Papa was reading to us—I don’t remember which book—and Mama sat under blankets with Ortipo in her lap, listening and rubbing at her temples only occasionally.

Mama leaned to whisper in my ear. “Tatiana, check on the tea please.”

I got up and crossed the yard to the kitchen. As I approached, I heard the whistling of a tea kettle through the door.

I stepped inside and found Olga standing by the stove, looking off into space. She might have been looking through the window, but I don’t think she was seeing anything.

The kettle’s whistle came to a stop. Still she stared, as if she wasn’t even there.

“Olga,” I said, coming up behind her slowly.

She must’ve not heard me.

The scent of heated metal rose from the kettle.

“Olga,” I said again, louder.

Startled, she turned her head.
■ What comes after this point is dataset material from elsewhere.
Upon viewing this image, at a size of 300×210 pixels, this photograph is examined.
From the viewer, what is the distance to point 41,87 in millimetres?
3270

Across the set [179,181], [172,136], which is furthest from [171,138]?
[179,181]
We both reached for the kettle at the same time, bumping fingers. I wrapped my hand around the towel knotted over the kettle’s handle and moved it off the heat.

“Are you all right?” I asked.

“Yes. No. I don’t know.” Her voice was hollow. So were her eyes.

I sat her down at the small kitchen table used to chop vegetables. Someone had left a stack of clean bowls set in the middle. Mismatched napkins had been neatly folded atop them.